In einer Liebesbeziehung fängt Gewalt meist vergleichsweise harmlos an. Hinweise können schon übersteigerte Eifersucht oder einschränkende, enttäuschte, wütende Reaktionen auf eigenständige Freizeitaktivitäten der Partnerin sein. Auch fortgesetztes Schlechtmachen, beschimpfen, herabwürdigen sind Formen von Gewalt. Psychische Gewalt untergräbt nach und nach das Selbstwertgefühl und das Selbstvertrauen der Frau, bis sie sich am Ende selbst nichts mehr zutraut. Im öffentlichen Raum beginnt Gewalt da, wo Frauen sich nicht mehr wagen abends alleine das Haus zu verlassen, sie beginnt bei eindeutig sexuell motivierten Handlungen oder Gesten, die Frauen herabwürdigen und ihre persönliche Grenze verletzen, sie beginnt bei taxierenden Blicken, beim Hinterherpfeifen und ungewollten Berührungen.
Petition an Justizminister Heiko Maas
Infos zum Fonds Missbrauch: www.fonds-missbrauch.de. Der Verein ist unter 0271/21887 oder www.frauenhelfenfrauen-siegen.de erreichbar.
Nach derzeitigem deutschen Strafrecht reicht es bei sexuellen Handlungen nicht aus, wenn eine Frau ausdrücklich und mehrfach „Nein“ sagt, weint oder fleht.

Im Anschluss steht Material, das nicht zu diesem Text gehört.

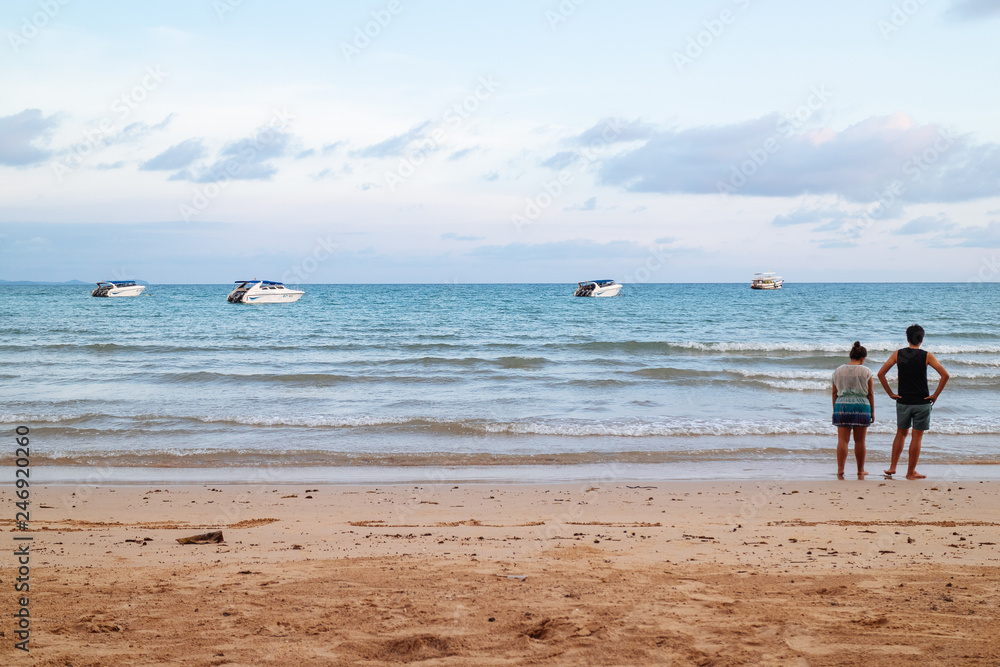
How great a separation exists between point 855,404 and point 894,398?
0.48m

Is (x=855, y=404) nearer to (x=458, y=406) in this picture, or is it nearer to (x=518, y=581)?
(x=518, y=581)

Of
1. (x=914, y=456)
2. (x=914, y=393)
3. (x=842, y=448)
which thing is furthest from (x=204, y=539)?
(x=914, y=393)

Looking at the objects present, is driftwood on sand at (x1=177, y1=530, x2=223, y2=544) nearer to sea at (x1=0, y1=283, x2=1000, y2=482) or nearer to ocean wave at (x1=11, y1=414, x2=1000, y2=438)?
sea at (x1=0, y1=283, x2=1000, y2=482)

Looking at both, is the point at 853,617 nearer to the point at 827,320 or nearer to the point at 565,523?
the point at 565,523

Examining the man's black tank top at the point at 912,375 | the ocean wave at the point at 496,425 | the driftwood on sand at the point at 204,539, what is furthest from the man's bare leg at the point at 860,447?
the driftwood on sand at the point at 204,539

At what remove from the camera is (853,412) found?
841 cm

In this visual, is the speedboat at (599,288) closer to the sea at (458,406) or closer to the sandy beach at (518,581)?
the sea at (458,406)

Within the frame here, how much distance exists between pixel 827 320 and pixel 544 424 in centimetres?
3325

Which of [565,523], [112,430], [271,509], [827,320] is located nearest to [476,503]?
[565,523]

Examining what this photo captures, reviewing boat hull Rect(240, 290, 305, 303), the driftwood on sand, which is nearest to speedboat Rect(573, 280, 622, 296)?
boat hull Rect(240, 290, 305, 303)

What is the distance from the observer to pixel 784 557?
16.8 feet

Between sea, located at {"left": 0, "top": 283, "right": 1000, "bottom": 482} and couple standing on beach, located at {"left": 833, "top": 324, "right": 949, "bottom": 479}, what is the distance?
0.77 m

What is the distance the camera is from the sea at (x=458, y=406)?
957 cm

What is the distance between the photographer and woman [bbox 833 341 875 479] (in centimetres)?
838
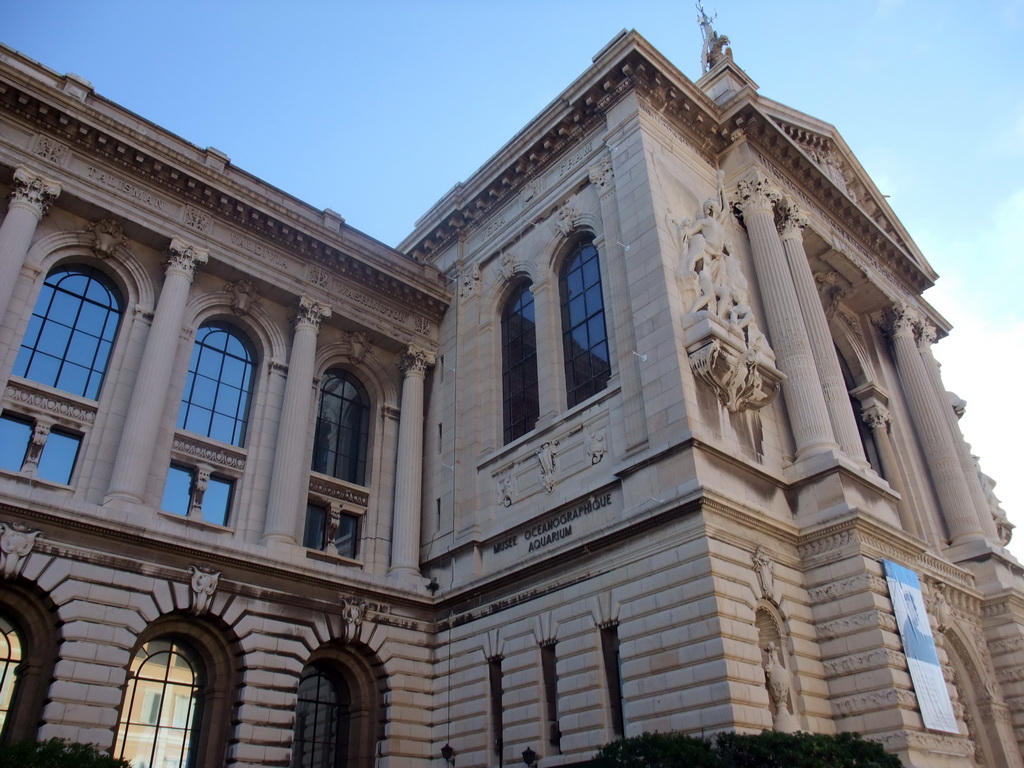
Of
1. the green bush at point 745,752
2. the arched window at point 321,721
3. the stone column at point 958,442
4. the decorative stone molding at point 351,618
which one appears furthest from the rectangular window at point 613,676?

Sie muss sich körperlich wehren, sonst liegt meistens keine Straftat vor. Schätzungsweise 85 bis 95 Prozent aller Frauen zeigen deshalb eine Vergewaltigung gar nicht an. Der Bundesverband der Frauenberatungsstellen und Frauennotrufe verlangt deshalb von Justizminister Heiko Maas in der Petition „Nein heißt Nein“ die umfassende Reform des Sexualstrafrechts. Die Petition ist zu finden unter www.change.org/p/heikomaasschaffen-sie-ein-modernes-sexualstrafrecht-neinheisstnein
Haben sich die Probleme der Frauen, die zu Ihnen kommen, im Laufe der Jahre tendenziell geändert?
Leider muss man sagen, dass Frauen nach wie vor von Männergewalt bedroht sind. Das erleben wir in unserer Arbeit seit über 35 Jahren.
Unterscheiden sich die Probleme der Frauen in der hiesigen ländlichen Region von denen in Großstädten, oder hat der Wohnort keine Bewandtnis für Gewaltausübungen?
Hier sprechen die ständige Belegung aller Frauenhäuser für sich und leider sind auch im Kreis Siegen-Wittgenstein schon Frauen getötet worden und häufig sind in diesen Fällen der Partner oder Ex-Partner tatverdächtig.
Was können Frauen tun, um sich gegen Gewalt zu schützen?
Einen tatsächlich wirksamen Schutz gibt es nicht, da Frauen keinen Einfluss darauf haben, ob sie angegriffen werden. Auch lässt sich im Falle eines Angriffs nicht vorhersagen, ob überhaupt Möglichkeiten der Gegenwehr zur Verfügung stehen. In einer Bedrohungssituation reagiert jeder Mensch anders, wir können vor Schreck gleichsam erstarren und die häufig empfohlene lautstarke Gegenwehr ist nicht möglich. Im Falle von Gefahr gilt auch bei Häuslicher Gewalt, die Polizei zu benachrichtigen. Beratung und Unterstützung finden Frauen in der Beratungsstelle und einen sicheren Ort im Frauenhaus.
Wie viele Frauen haben sich im Jahr 2015 hilfesuchend an Sie gewandt, und welche Themen waren dabei die Schwerpunkte?
Im Jahr 2015 haben sich über 500 Frauen an die Frauenberatungsstelle gewandt. Schwerpunkte waren die Themen Gewalt und Probleme in der Partnerschaft, aber auch Themen wie soziale Sicherung, psychische und physische Erkrankung, Ess-Störungen und weitere.